« AD NAUSEAM » de Tania Mouraud
Depuis son entrée en art, Tania Mouraud produit des œuvres qui ont cette qualité d’être chargées de toutes les images du monde. Sa dernière installation vidéo montre le spectacle de la destruction massive – à en avoir la nausée – et industrielle de livres : romans, biographies, livres pour enfants ou revues d’art, tout y passe.
AD NAUSEAM
Installation de Tania Mouraud
–
Au MAC/VAL
Du 20 septembre 2014 au 25 janvier 2015
Le mouvement incessant des machines, la destruction sempiternelle, la condamnation par l’homme de ces objets à l’origine réalisés par lui-même, la représentation du cercle infernal et vide de sens de la production jusqu’à la suppression, donnent la nausée.
Derrière ces premières images, d’autres surgissent mentalement en surimpression, puisées dans la mémoire collective : celles de l’autodafé comme forme de destruction de la pensée critique. La posture de Tania Mouraud s’apparente moins à l’activisme qu’au témoignage.
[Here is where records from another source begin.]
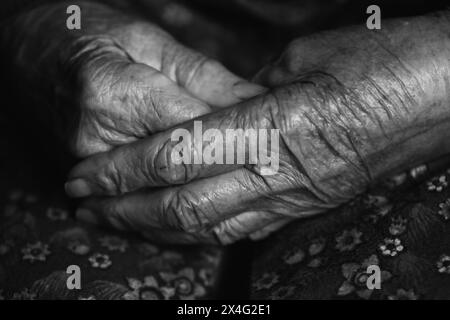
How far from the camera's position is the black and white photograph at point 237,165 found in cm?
83

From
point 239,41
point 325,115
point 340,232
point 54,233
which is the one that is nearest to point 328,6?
point 239,41

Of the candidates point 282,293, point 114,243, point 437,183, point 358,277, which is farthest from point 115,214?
point 437,183

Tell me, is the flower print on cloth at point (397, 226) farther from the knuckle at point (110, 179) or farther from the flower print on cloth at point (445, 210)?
the knuckle at point (110, 179)

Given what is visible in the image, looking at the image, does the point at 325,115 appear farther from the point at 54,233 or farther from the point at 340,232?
the point at 54,233

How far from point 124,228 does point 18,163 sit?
12.0 inches

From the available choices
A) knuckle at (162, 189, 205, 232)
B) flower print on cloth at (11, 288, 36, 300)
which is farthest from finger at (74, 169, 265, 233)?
flower print on cloth at (11, 288, 36, 300)

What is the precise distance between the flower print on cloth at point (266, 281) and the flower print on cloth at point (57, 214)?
426 mm

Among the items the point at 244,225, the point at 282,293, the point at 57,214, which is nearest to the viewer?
the point at 282,293

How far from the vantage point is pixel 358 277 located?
0.80 metres

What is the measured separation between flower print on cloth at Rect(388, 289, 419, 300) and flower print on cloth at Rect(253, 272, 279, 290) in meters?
0.21

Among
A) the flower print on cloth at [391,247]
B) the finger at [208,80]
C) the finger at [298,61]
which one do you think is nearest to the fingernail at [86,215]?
the finger at [208,80]

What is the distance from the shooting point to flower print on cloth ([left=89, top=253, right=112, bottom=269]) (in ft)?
3.17

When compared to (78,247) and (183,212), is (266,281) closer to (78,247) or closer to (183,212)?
(183,212)

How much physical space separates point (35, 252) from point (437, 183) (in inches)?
28.6
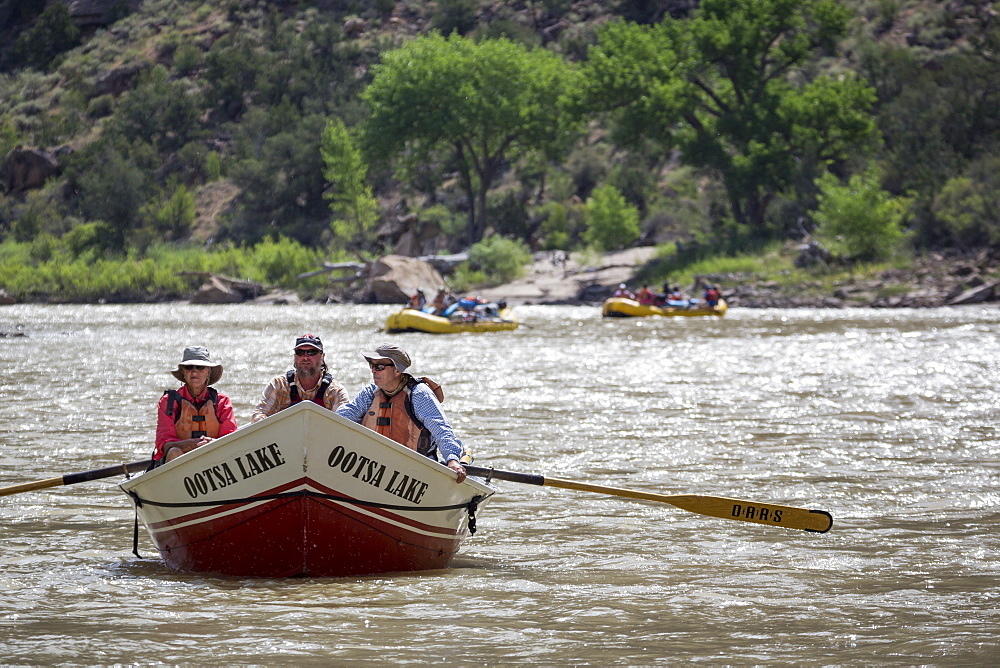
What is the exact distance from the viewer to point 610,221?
54344 millimetres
Elle fait le constat pour nous, regardeur, d’un état du monde sinistré et dévasté. La violence indifférente des engins se fait métaphore de l’aveuglement totalitaire, de la destruction de l’homme par l’homme.
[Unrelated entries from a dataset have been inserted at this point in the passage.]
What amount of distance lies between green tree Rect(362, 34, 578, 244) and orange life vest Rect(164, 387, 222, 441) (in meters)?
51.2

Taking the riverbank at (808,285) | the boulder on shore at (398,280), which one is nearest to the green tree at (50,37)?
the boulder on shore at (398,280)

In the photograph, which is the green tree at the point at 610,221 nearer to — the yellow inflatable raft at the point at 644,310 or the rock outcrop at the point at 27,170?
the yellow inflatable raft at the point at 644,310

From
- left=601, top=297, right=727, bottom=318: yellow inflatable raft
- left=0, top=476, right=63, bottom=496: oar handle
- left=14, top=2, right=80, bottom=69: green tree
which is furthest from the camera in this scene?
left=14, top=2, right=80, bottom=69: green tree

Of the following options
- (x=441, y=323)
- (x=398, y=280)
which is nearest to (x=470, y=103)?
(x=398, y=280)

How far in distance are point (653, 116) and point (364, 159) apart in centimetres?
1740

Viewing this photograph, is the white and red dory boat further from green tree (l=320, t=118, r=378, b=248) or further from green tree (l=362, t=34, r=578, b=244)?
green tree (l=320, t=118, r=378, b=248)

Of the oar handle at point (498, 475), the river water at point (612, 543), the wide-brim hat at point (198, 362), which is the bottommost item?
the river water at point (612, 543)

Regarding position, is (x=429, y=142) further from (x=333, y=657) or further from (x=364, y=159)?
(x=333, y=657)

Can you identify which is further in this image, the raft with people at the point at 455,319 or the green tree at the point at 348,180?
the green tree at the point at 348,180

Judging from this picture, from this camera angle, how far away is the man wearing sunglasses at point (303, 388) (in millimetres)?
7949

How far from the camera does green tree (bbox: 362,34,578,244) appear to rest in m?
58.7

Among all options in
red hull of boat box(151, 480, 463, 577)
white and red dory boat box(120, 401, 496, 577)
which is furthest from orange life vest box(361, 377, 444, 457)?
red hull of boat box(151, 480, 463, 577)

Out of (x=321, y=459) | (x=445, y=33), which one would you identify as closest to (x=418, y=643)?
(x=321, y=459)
AD NAUSEAM de Tania Mouraud
« Voilà ce que j’ai vu », nous dit-elle. Mais qu’est-ce que voir ? Que voit-on ? Y a-t-il à voir au delà de ce qui est visible, là sous nos yeux ? Voir, c’est tenter de résoudre une énigme, tenter de découvrir une autre réalité que celle que nous percevons. Voir, faire image, c’est faire émerger de la signification, donner un sens. Nous sommes devant toute image, à la recherche de l’image qui manque.
Face à l’image monumentale, le regard du spectateur, sidéré, se disperse dans l’espace, rendant toute focalisation impossible. Tania Mouraud crée alors un environnement où le son plus englobant prend le relais de l’image. En collaboration avec l’Ircam et Thomas Goepfer, réalisateur en informatique musicale, elle plonge le visiteur dans une masse sonore faite de field recordings (« enregistrements de terrain »), évitant les sonorités électroniques et les samples trop figuratifs afin de garder une masse sonore a priori homogène.
L’exposition AD NAUSEAM prend le parti de donner voix à deux directions tenues par Tania Mouraud dans toute son œuvre. Apparemment contradictoires et antagonistes, elles sont néanmoins complémentaires. L’exposition joue de polarités comme intérieur et extérieur, high and low, physicalité et abstraction… Les œuvres de Tania Mouraud nous invitent ralentir, à nous défaire de la rapidité et à pratiquer un art de la méditation.
D’un côté, l’espace muséal est investi par une monumentale installation audiovisuelle ; de l’autre, se déploient des écritures (bâches sur les façades du musée, tickets d’entrée, affiches dans la ville) qui contaminent l’espace urbain alentour : « MEMEPASPEUR » ou « HAVEADREAM ». D’un côté, des images-mouvement et des sons ; de l’autre, des images-texte, des phrases. D’un côté la destruction programmée et la mécanique du vivant ; de l’autre, l’affirmation d’une résistance, d’un rêve collectif.